GET localhost:9200/xujian/book/1
{
    "_index": "xujian", //在哪个索引
    "_type": "book",    //在哪个类型
    "_id": "1",            //记录id
    "_version": 2,      //版本号
    "_seq_no": 1,     //并发控制字段,每次自动加1,用来做乐观锁
    "_primary_term": 1,  //主分片重新分配,如重启,变化
    "found": true,
    "_source": {       //实际的内容
        "bookName": "xujian",
        "price": 30
    }
}

  4、delete  删除文档&索引

DELETE  localhost:9200/xujian/book/1/
{
    "_index": "xujian",
    "_type": "book",
    "_id": "1",
    "_version": 6,
    "result": "deleted",
    "_shards": {
        "total": 2,
        "successful": 1,
        "failed": 0
    },
    "_seq_no": 5,
    "_primary_term": 1
}
DELETE localhost:9200/xujian/

六、springBoot整合Elasticsearch

  1、新建一个springBoot的Maven工程;

  2、引入POM文件

<?xml version="1.0" encoding="UTF-8"?>
<project xmlns="http://maven.apache.org/POM/4.0.0"
         xmlns:xsi="http://www.w3.org/2001/XMLSchema-instance"
         xsi:schemaLocation="http://maven.apache.org/POM/4.0.0 http://maven.apache.org/xsd/maven-4.0.0.xsd">
    <modelVersion>4.0.0</modelVersion>

    <groupId>org.example</groupId>
    <artifactId>springBoot-elasticsearch</artifactId>
    <version>1.0-SNAPSHOT</version>

    <parent>
        <groupId>org.springframework.boot</groupId>
        <artifactId>spring-boot-starter-parent</artifactId>
        <version>2.3.4.RELEASE</version>
        <relativePath/> <!-- lookup parent from repository -->
    </parent>

    <dependencies>
        <dependency>
            <groupId>org.springframework.boot</groupId>
            <artifactId>spring-boot-starter</artifactId>
        </dependency>
        <dependency>
            <groupId>org.springframework.boot</groupId>
            <artifactId>spring-boot-starter-web</artifactId>
        </dependency>
        <dependency>
            <groupId>org.springframework.boot</groupId>
            <artifactId>spring-boot-starter-data-elasticsearch</artifactId>
        </dependency>
        <dependency>
            <groupId>org.projectlombok</groupId>
            <artifactId>lombok</artifactId>
            <optional>true</optional>
        </dependency>
        <dependency>
            <groupId>com.alibaba</groupId>
            <artifactId>fastjson</artifactId>
            <version>1.2.74</version>
        </dependency>

        <dependency>
            <groupId>org.springframework.boot</groupId>
            <artifactId>spring-boot-starter-thymeleaf</artifactId>
        </dependency>

        <dependency>
            <groupId>org.jsoup</groupId>
            <artifactId>jsoup</artifactId>
            <version>1.10.2</version>
        </dependency>

        <dependency>
            <groupId>org.springframework.boot</groupId>
            <artifactId>spring-boot-starter-test</artifactId>
            <scope>test</scope>
            <exclusions>
                <exclusion>
                    <groupId>org.junit.vintage</groupId>
                    <artifactId>junit-vintage-engine</artifactId>
                </exclusion>
            </exclusions>
        </dependency>
        <dependency>
            <groupId>junit</groupId>
            <artifactId>junit</artifactId>
            <scope>test</scope>
        </dependency>
    </dependencies>
</project>

  3、修改application.yml配置文件

server:
  port:9090

spring:
  thymeleaf:
    cache:false
    prefix:classpath:/templates/
  elasticsearch:
    rest:
      uris: http://localhost:9200

  4、创建ES文档和映射  

  首先创建一个JAVA对象,然后通过注解来声明字段的映射属性。
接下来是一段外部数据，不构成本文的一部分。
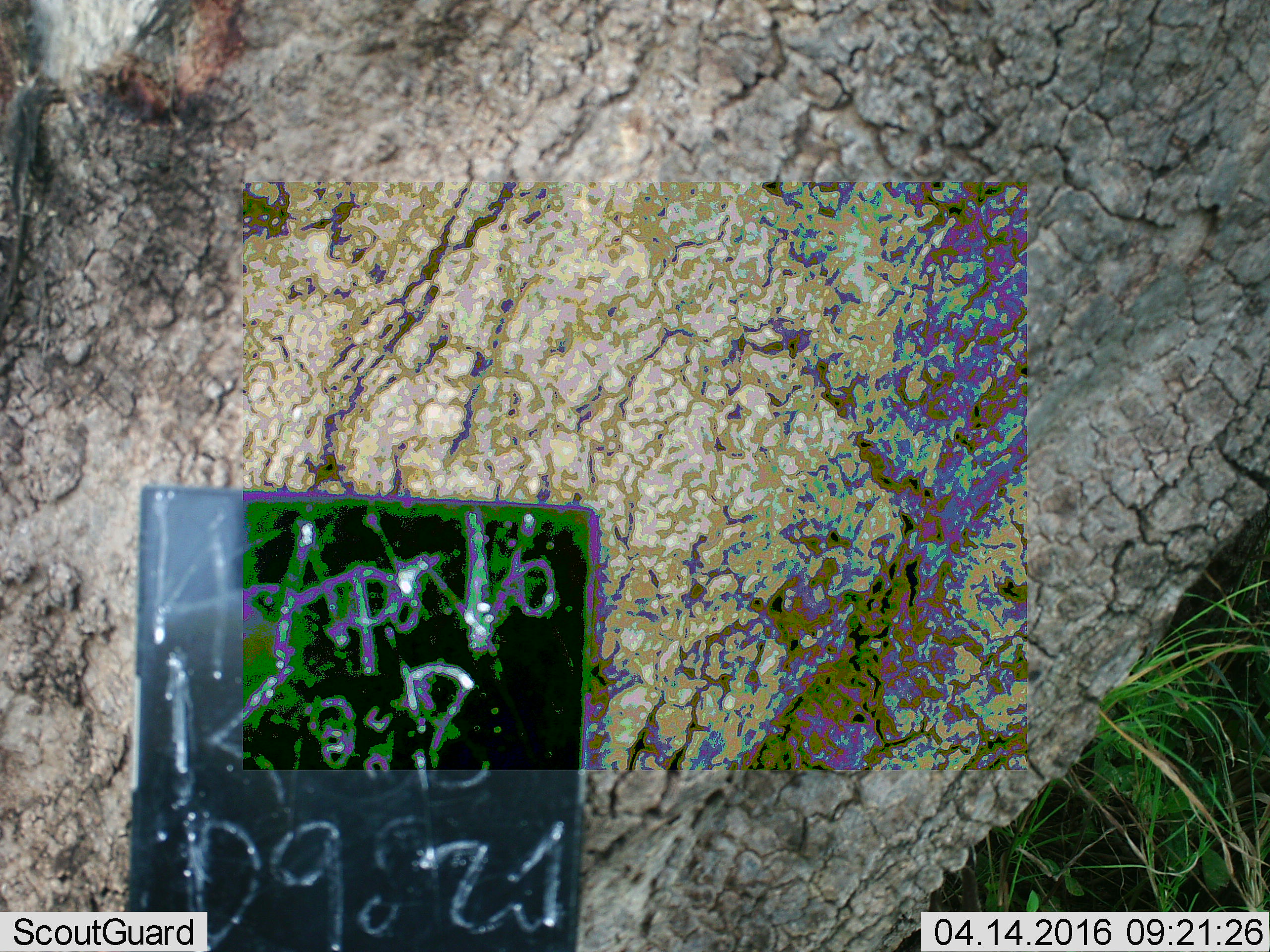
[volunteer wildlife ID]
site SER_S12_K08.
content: unidentified animal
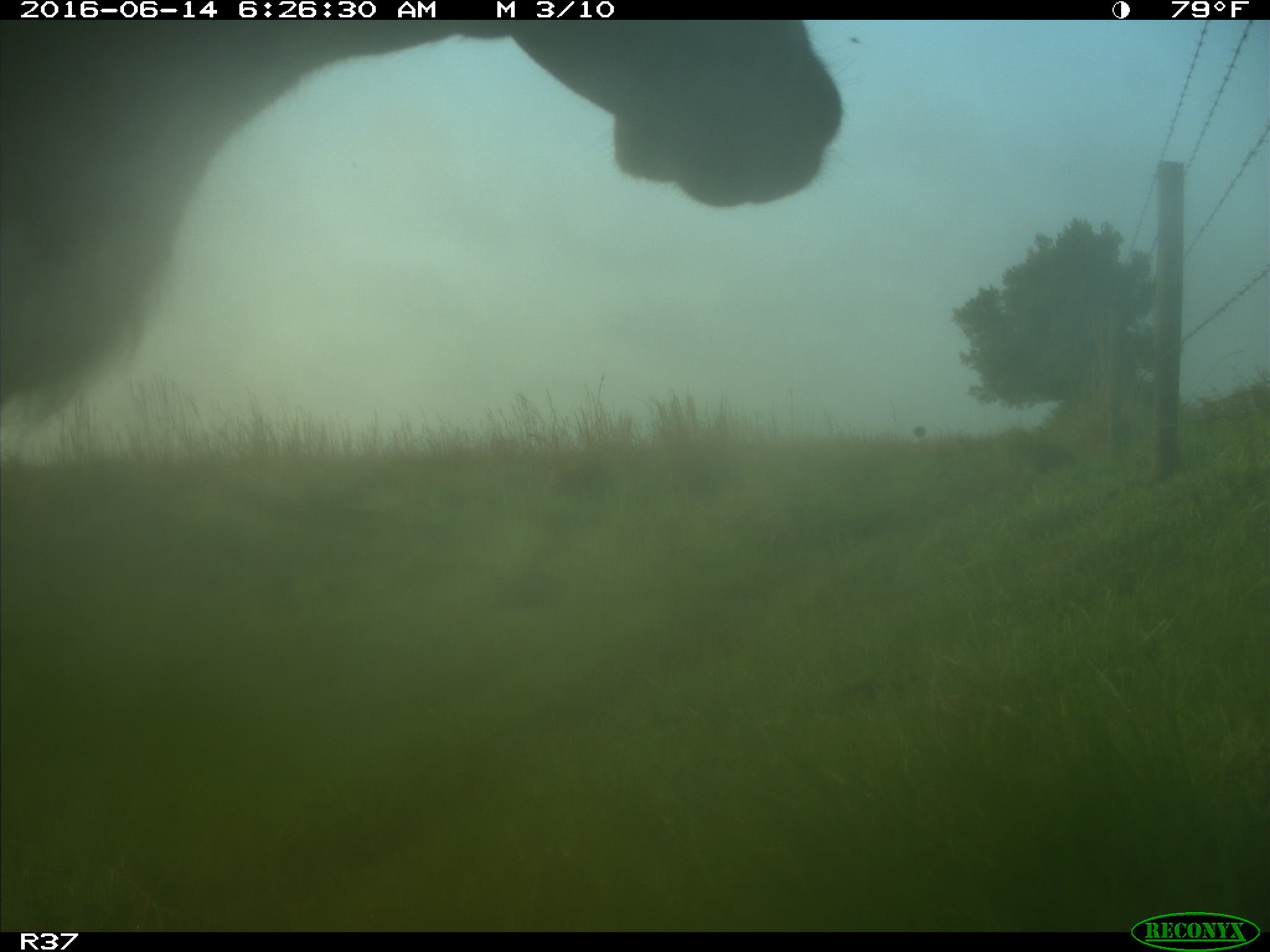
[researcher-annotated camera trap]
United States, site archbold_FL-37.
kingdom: Animalia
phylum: Chordata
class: Mammalia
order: Artiodactyla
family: Bovidae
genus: Bos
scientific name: Bos taurus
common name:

spring提供的注解有@Document@Id@Field,其中@Document作用在类,@Id@Field作用在成员变量,@Id标记一个字段作为id主键。

package com.es.elsaticsearch.entity;
import org.springframework.data.elasticsearch.annotations.Document;
@Document(indexName = "jy_book")
public class Book {
    private Integer id;
    private String bookName;
    private String author;

    public Integer getId() {
        return id;
    }

    public void setId(Integer id) {
        this.id = id;
    }

    public String getBookName() {
        return bookName;
    }

    public void setBookName(String bookName) {
        this.bookName = bookName;
    }

    public String getAuthor() {
        return author;
    }

    public void setAuthor(String author) {
        this.author = author;
    }

    @Override
    public String toString() {
        return "Book{" +
                "id=" + id +
                ", bookName='" + bookName + '\'' +
                ", author='" + author + '\'' +
                '}';
    }
}

  5、创建一个repository继承ElasticsearchRepository类的方法。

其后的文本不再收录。